■ What you will do:
Rewrite everything in the listing from the line containing "Amongst all of" down to the line containing "the white building at (x=669, y=330) <", replacing "organise" with "order" and leaving all else unchanged.

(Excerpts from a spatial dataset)
--- start ---
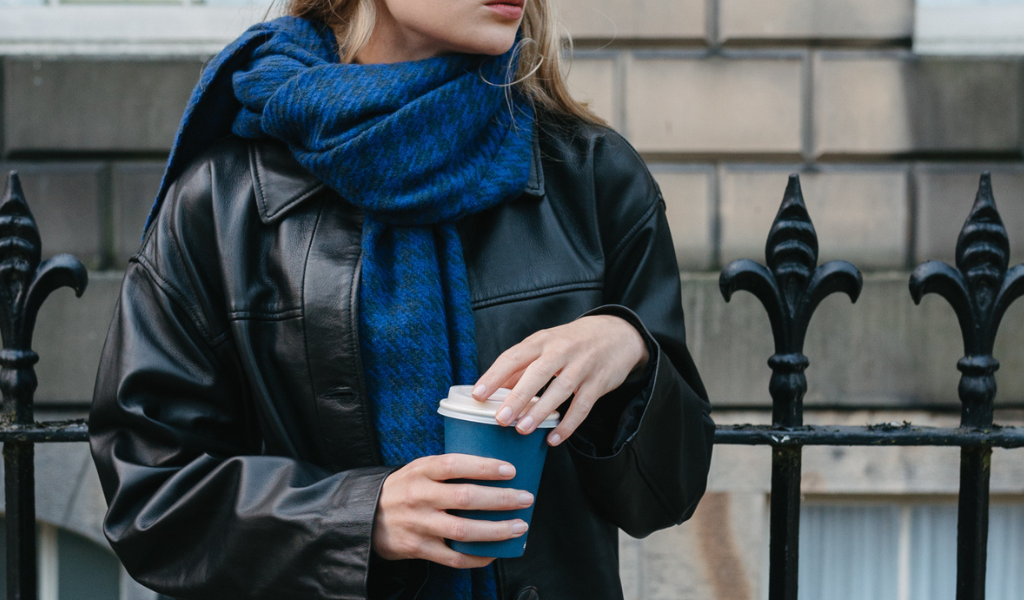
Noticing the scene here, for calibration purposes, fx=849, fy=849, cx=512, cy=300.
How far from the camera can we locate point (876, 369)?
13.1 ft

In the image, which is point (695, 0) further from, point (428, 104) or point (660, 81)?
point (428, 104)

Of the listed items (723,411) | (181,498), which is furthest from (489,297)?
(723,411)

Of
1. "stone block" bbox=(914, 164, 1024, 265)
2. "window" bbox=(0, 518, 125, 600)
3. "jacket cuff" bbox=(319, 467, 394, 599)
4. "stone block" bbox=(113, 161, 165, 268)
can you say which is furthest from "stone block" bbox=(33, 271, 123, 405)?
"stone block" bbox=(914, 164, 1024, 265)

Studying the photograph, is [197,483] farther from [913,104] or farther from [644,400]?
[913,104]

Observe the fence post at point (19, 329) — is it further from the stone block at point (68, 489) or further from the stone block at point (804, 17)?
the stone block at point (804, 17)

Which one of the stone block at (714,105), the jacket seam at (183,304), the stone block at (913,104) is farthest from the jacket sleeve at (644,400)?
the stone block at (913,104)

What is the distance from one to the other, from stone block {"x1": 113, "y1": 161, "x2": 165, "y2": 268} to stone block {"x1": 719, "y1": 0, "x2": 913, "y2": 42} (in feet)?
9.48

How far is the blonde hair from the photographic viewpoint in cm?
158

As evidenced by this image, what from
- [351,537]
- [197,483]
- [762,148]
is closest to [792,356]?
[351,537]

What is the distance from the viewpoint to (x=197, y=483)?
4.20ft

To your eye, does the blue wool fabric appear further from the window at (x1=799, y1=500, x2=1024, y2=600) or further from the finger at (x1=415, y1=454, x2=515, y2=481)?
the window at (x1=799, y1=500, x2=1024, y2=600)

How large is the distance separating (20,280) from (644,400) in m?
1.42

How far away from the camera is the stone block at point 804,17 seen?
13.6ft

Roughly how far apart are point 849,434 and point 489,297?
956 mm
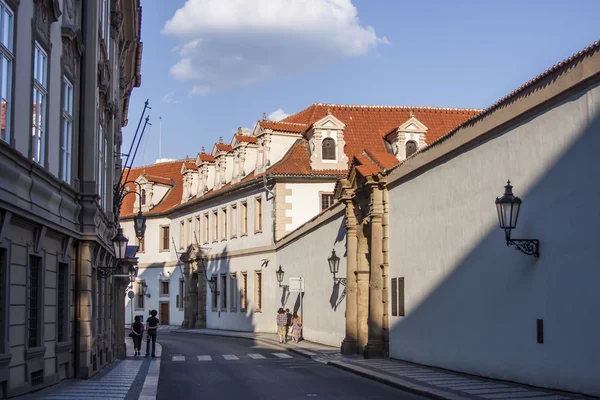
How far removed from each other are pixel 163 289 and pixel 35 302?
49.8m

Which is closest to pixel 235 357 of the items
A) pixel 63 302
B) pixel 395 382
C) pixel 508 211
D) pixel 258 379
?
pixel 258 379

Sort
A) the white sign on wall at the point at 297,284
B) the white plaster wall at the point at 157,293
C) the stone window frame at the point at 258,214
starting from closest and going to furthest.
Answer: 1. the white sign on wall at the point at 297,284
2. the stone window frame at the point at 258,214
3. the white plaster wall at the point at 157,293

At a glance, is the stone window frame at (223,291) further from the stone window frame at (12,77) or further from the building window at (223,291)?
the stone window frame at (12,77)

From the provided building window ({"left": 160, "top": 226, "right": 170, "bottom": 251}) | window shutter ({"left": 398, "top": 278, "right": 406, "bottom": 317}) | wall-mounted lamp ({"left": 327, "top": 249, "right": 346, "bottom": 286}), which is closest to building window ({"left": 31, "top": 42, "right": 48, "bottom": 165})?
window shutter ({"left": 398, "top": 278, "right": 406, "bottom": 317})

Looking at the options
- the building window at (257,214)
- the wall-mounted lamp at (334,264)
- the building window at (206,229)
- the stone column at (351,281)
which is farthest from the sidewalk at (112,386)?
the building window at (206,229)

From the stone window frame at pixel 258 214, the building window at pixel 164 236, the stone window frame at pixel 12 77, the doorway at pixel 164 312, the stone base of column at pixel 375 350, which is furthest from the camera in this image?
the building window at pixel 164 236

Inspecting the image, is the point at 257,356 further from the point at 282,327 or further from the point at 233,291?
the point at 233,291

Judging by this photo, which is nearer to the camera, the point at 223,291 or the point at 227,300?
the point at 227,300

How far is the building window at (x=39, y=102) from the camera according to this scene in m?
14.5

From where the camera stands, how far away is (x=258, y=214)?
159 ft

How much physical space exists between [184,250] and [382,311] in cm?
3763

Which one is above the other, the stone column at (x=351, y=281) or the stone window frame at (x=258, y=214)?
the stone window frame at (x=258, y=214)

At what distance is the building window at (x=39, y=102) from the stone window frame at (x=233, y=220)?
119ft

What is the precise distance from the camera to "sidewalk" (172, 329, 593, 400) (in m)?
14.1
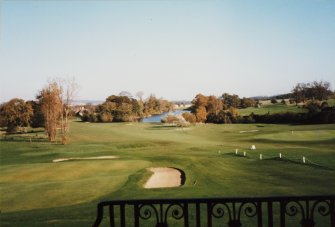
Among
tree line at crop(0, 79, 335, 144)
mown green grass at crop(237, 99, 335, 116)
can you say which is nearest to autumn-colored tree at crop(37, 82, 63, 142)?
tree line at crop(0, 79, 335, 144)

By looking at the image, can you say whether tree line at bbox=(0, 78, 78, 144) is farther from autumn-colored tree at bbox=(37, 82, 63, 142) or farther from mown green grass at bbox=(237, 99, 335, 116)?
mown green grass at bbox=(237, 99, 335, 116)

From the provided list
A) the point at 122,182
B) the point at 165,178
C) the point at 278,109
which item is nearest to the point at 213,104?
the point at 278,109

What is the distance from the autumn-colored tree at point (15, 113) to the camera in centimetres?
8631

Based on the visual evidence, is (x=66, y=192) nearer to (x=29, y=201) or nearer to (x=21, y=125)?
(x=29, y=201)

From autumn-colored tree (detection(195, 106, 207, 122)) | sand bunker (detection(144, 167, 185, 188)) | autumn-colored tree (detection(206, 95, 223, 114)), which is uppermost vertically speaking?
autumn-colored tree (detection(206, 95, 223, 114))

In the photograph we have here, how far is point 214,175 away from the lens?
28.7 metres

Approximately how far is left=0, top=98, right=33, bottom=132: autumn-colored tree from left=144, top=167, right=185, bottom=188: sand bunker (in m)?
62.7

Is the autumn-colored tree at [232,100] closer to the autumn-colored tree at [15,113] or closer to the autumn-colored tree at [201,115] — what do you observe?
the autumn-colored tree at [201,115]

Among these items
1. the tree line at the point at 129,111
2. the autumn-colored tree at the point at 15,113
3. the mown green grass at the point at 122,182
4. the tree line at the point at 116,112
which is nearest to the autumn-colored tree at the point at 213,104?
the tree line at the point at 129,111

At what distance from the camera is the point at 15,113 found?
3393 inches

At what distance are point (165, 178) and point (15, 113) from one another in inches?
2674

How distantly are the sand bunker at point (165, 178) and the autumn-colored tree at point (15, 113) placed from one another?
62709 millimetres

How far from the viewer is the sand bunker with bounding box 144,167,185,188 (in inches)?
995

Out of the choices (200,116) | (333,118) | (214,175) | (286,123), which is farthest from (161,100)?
--- end ---
--- start ---
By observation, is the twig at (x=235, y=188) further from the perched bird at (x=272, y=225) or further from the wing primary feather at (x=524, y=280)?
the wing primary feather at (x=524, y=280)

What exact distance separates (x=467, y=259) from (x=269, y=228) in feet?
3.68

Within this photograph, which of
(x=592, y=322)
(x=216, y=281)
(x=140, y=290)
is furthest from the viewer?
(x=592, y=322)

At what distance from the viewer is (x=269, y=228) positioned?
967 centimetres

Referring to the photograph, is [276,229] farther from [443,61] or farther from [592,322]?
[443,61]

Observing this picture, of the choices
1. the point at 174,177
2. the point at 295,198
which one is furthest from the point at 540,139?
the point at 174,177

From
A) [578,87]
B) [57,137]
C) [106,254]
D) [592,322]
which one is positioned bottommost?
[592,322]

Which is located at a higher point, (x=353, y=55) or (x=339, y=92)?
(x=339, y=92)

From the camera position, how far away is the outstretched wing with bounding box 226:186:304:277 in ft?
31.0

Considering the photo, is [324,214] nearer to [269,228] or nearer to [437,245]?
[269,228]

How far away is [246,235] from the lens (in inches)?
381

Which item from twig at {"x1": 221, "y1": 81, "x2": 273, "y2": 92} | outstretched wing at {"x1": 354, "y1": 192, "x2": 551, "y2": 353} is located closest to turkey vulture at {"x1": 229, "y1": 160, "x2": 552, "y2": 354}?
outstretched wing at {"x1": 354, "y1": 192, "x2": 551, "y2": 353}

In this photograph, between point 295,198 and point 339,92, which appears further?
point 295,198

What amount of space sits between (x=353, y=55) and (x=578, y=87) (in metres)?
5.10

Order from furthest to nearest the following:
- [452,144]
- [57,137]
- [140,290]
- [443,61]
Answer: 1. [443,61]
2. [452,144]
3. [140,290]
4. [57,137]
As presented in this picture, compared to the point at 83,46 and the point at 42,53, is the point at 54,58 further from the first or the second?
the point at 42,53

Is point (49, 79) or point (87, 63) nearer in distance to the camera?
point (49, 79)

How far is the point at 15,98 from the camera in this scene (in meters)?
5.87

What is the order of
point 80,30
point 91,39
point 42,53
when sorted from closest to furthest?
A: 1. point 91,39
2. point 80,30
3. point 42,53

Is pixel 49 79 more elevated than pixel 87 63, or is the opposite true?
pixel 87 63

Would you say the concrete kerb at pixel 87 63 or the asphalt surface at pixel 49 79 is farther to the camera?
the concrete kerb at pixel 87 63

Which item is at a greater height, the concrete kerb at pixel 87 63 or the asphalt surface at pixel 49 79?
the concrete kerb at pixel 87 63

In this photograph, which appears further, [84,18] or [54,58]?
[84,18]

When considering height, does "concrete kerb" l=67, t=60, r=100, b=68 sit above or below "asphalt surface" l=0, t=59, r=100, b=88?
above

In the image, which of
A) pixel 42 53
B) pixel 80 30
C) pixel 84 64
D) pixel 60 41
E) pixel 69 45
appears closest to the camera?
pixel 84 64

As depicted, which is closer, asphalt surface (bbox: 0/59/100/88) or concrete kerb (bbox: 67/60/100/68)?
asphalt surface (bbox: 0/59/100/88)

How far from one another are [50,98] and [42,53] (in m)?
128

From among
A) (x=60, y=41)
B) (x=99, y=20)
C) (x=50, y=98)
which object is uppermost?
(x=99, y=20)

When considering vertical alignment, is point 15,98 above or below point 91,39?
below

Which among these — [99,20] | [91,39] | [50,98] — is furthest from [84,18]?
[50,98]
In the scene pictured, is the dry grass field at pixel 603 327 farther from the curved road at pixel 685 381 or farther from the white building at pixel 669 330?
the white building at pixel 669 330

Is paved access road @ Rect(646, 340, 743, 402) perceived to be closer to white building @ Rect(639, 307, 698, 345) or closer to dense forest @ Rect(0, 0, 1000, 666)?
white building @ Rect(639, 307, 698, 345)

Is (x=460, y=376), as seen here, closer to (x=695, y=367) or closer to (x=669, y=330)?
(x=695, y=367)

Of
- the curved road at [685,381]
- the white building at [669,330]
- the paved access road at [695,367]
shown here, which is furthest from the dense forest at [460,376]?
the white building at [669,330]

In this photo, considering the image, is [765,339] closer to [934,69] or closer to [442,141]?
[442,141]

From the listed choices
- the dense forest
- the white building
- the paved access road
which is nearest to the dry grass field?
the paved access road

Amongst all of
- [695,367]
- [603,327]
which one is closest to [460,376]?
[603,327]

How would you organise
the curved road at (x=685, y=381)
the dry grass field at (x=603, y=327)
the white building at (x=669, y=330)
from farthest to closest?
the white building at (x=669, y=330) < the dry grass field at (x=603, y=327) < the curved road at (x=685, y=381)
--- end ---
■ Task solution:
Amongst all of
- [695,367]
- [603,327]
which one is closest to [460,376]?
[603,327]

How would you order
the curved road at (x=685, y=381)
the dry grass field at (x=603, y=327)
the white building at (x=669, y=330)
from farthest to closest?
the white building at (x=669, y=330) < the dry grass field at (x=603, y=327) < the curved road at (x=685, y=381)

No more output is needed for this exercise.